• [Text block]:
= = = = = = =

You are viewing a plain text version of this content. The canonical link for it is here.
Posted to user@nutch.apache.org by lewis john mcgibbney <le...@gmail.com> on 2011/08/27 22:19:24 UTC

Trying to complete index structure wiki page

Hi,

As the title suggests, I'm in the process of getting some comprehensive
documentation sorted out for Nutch, this obviously starts at wiki level. I'm
currently working on the IndexStructure page [1]. I would appreciate if some
guys could have a quick look and correct where they see fit.

In addition I have a couple of quick questions regarding the last 4 fields
I'm trying to account for

1) BOOST - As far as I am aware this was deprecated in Nutch 1.2 or Nutch
1.1... correct/wrong?
2) DIGEST - Don't have a clue
3) SEGMENT - as 2
4) TIMESTAMP - as 2

Would be great if people could fill me in with the grey areas please.

Finally, what a job all contributors, dev's and committers made cleaning up
plugin directory even between Nutch 1.2 and 1.3 release. It's not until you
see previous versions on SVN that you can fully appreciate the excellent job
that has been made with 1.3 release.  :0)

[1] http://wiki.apache.org/nutch/IndexStructure

-- 
*Lewis*

Re: Trying to complete index structure wiki page

Posted by lewis john mcgibbney <le...@gmail.com>.
excellent Markus

We are slowly but surely getting nearer... :0)

= = = = = = =

• [Activity list]:
a) In the thread, which four fields does the poster say they are still trying to account for?
b) According to the thread, in which Nutch versions does the poster believe BOOST was deprecated?
c) Write out everything in the thread from "[1] http://wiki.apache.org/nutch/IndexStructure" down to "john mcgibbney <le...@gmail.com>.", word for word.
Draw only on the thread above when answering.

• [Data section]:

= = = = = = =

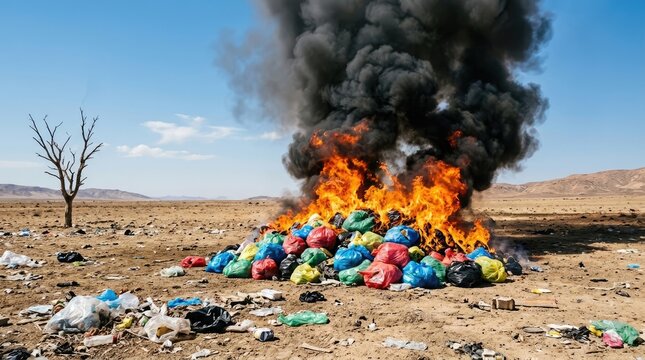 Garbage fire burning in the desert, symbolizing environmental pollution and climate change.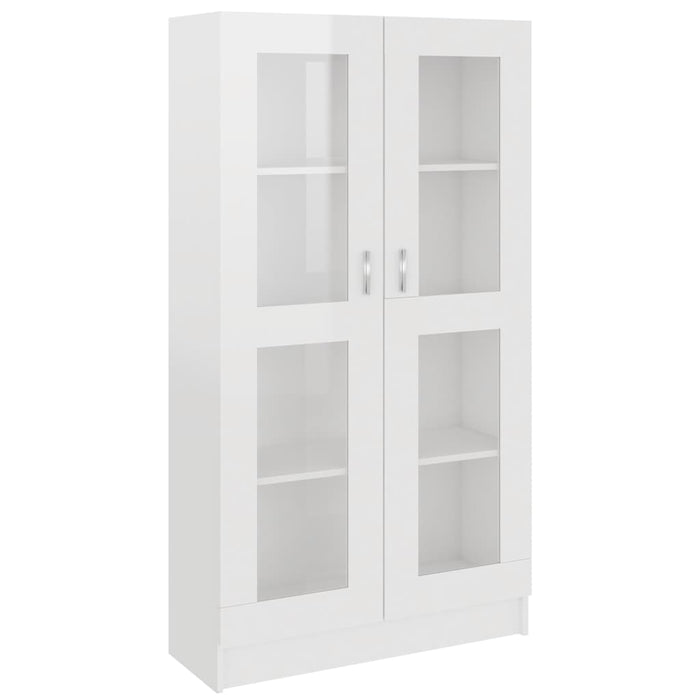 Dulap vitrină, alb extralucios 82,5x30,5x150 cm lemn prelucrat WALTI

= = = = = = =

• [Numbered answers]:
a) BOOST, DIGEST, SEGMENT, TIMESTAMP

b) Nutch 1.2 or Nutch 1.1

c)
[1] http://wiki.apache.org/nutch/IndexStructure

-- 
*Lewis*

Re: Trying to complete index structure wiki page

Posted by lewis john mcgibbney <le...@gmail.com>.